# Cooked the PTO on my Husqvarna YT42XLS



## LuckyDad (Apr 19, 2015)

Hi everyone,

New to the forum. Found it the way I suppose most people do, broke my tractor and went looking for help.

I was cutting some really tall grass yesterday. I know better and I shouldn't have been so lazy. Should have cut it down to size with the weed-eater first, though that would have been a LONG job.

Anyway, I cut about 2 of my 3.5 acres. The grass is wet and heavy (I wish I could have waited, but it's done nothing but rain down here in Georgia this spring).

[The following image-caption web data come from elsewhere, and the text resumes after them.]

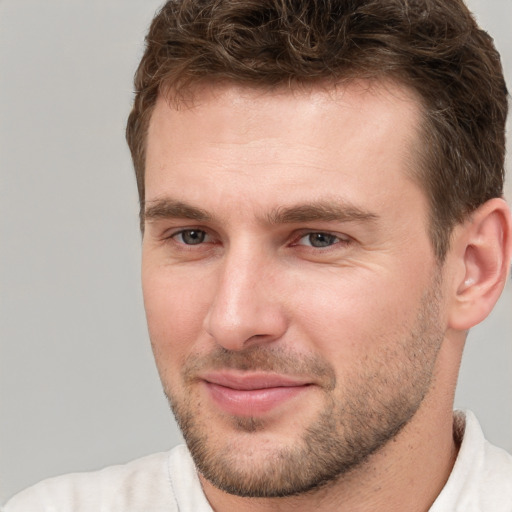 Joyful white young-adult male with short  brown hair and brown eyes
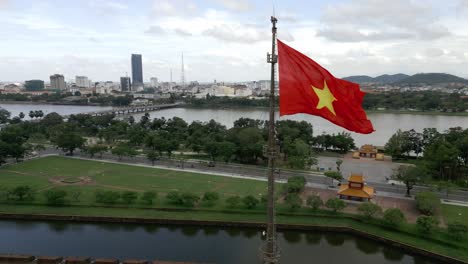 360-aerial-shot-around-the-Vietnamese-flag-in-Hué,-Vietnam-on-a-beautiful-day-in-lush-greenery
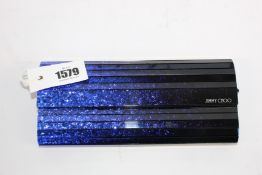 An as new Jimmy Choo Sweetie acrylic clutch in glitter blue (No tags but item is as new - RRP £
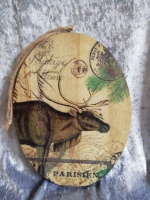 ovalen_houten_bord_met_rendier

Certain patches are too tall to really cut (due to putting off the mowing, because of the non-stop rain). I shut off the PTO to try to knock some of the grass loose from under the deck. 

When I pulled the switch to engage the blades again, nothing happened. Well, there's a click and the amps surge on the battery meter. In fact, the battery low indicator light started flashing.

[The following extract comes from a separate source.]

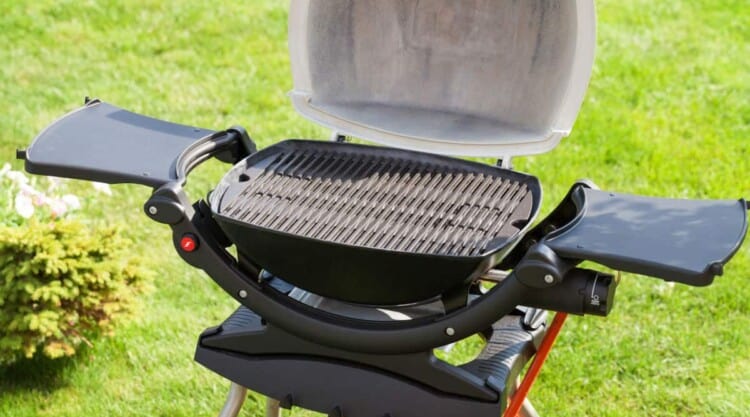 A weber portable gas grill with side tables and lid open on a grass field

I put the tractor in the driveway, jacked it up and cleaned out the deck extensively. Still nothing but a click, the needle pegging and no blade engagement.

Did I toast the motor, or is there something else I should check first?

Thank you for your help everyone.


----------



## jhngardner367 (Apr 5, 2011)

Check the wires running to the PTO,and see if they're shorted.


----------



## Mikeburg (Oct 15, 2012)

'll second what JHGARDNER said, I have seen enough voltage drops to start looking for a short when I see one


----------